Stored data
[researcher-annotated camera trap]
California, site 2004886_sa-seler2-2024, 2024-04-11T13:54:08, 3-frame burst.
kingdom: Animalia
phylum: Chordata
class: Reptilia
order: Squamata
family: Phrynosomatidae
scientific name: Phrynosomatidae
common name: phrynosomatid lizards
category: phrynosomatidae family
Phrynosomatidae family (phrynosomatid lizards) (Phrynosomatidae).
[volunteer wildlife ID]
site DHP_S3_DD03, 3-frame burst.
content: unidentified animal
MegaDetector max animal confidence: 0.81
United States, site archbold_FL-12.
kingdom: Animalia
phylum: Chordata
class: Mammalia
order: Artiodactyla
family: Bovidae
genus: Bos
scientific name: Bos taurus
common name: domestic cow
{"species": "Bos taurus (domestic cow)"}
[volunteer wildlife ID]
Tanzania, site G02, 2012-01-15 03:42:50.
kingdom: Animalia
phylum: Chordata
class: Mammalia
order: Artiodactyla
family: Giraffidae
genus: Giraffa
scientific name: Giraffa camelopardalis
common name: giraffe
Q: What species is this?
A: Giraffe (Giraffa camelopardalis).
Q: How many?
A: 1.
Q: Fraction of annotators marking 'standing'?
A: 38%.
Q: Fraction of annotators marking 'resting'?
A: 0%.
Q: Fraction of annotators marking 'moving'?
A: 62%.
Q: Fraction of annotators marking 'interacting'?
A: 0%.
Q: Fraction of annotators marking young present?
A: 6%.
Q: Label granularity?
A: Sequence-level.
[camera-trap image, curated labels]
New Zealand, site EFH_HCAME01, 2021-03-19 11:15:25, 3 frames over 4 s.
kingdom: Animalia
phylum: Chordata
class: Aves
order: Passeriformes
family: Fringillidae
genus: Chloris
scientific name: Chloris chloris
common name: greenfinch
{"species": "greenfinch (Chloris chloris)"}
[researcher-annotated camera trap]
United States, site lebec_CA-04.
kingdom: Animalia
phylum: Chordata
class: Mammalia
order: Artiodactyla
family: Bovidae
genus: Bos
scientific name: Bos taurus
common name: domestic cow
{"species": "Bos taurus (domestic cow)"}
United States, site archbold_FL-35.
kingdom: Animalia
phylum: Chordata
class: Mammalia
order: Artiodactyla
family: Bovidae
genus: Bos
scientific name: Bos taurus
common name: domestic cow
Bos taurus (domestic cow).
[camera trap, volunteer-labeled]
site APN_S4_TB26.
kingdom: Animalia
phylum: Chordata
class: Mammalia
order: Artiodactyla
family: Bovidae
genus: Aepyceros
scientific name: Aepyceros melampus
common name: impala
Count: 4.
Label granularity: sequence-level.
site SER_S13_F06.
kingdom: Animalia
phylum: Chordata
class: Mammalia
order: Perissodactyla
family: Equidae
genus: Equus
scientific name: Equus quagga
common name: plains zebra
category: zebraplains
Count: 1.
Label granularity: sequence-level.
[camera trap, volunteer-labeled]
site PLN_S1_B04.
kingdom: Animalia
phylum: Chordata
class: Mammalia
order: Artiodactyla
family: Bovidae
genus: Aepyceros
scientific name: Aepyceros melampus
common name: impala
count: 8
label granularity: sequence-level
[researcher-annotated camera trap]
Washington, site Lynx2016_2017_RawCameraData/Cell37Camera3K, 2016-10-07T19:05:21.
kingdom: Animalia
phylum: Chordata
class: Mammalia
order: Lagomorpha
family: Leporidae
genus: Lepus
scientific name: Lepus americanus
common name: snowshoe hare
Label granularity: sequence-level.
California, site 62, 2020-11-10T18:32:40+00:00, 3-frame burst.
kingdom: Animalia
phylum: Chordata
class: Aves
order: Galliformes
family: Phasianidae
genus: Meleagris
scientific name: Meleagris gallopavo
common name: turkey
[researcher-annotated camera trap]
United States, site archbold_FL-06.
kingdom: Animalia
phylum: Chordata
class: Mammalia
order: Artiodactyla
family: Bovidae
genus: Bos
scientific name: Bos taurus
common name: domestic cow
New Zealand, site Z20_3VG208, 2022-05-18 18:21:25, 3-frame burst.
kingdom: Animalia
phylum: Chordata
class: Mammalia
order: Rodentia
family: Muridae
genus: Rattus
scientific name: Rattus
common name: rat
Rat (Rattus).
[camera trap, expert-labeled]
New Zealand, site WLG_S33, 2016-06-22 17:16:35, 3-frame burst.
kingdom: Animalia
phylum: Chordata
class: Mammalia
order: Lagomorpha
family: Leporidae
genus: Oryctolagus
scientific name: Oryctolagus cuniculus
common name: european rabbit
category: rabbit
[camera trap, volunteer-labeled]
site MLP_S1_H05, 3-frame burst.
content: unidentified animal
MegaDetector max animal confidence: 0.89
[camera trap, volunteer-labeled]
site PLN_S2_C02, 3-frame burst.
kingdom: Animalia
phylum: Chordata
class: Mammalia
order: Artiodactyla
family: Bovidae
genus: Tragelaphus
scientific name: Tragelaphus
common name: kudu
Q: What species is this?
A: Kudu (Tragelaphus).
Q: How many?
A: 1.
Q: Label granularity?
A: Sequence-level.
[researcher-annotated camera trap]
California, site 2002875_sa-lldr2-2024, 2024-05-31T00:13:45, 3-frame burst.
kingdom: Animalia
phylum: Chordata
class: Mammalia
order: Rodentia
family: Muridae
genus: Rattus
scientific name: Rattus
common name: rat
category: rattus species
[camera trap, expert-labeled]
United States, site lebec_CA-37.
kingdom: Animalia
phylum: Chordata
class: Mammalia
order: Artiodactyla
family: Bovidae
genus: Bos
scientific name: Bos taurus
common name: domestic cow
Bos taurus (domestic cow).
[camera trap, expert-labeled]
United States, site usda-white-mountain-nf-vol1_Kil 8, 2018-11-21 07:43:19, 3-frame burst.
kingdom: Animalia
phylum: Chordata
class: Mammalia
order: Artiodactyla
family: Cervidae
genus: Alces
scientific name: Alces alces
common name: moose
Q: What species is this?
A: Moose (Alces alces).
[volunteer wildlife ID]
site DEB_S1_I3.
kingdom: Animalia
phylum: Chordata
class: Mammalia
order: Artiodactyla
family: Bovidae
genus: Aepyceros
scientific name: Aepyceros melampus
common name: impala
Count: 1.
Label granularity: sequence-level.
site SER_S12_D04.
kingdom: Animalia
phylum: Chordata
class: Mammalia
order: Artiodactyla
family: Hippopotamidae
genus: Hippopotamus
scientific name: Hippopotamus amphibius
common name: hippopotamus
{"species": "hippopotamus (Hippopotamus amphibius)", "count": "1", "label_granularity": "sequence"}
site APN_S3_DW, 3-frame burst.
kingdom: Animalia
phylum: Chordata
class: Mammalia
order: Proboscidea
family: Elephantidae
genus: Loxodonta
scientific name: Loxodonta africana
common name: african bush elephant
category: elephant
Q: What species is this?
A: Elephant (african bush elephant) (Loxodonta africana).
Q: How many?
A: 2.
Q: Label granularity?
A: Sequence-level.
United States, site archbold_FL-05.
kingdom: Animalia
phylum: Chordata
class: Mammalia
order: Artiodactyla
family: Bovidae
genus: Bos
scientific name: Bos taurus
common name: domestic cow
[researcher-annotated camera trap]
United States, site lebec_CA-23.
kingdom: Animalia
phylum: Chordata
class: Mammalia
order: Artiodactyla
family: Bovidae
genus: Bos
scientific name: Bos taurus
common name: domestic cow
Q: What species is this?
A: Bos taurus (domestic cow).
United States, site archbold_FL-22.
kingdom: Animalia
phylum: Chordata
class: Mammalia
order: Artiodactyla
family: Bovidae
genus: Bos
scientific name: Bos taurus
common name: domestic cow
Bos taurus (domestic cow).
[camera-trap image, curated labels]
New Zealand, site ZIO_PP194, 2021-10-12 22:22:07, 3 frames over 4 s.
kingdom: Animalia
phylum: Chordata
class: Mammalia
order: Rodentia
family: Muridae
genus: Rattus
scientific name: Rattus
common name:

> AIM OF THE TASK: Your answer must be the lines above from the one containing "order: Squamata" to the one containing "common name: giraffe", both included, restated word for word.

> YOUR RESPONSE:
order: Squamata
family: Phrynosomatidae
scientific name: Phrynosomatidae
common name: phrynosomatid lizards
category: phrynosomatidae family
Phrynosomatidae family (phrynosomatid lizards) (Phrynosomatidae).
[volunteer wildlife ID]
site DHP_S3_DD03, 3-frame burst.
content: unidentified animal
MegaDetector max animal confidence: 0.81
United States, site archbold_FL-12.
kingdom: Animalia
phylum: Chordata
class: Mammalia
order: Artiodactyla
family: Bovidae
genus: Bos
scientific name: Bos taurus
common name: domestic cow
{"species": "Bos taurus (domestic cow)"}
[volunteer wildlife ID]
Tanzania, site G02, 2012-01-15 03:42:50.
kingdom: Animalia
phylum: Chordata
class: Mammalia
order: Artiodactyla
family: Giraffidae
genus: Giraffa
scientific name: Giraffa camelopardalis
common name: giraffe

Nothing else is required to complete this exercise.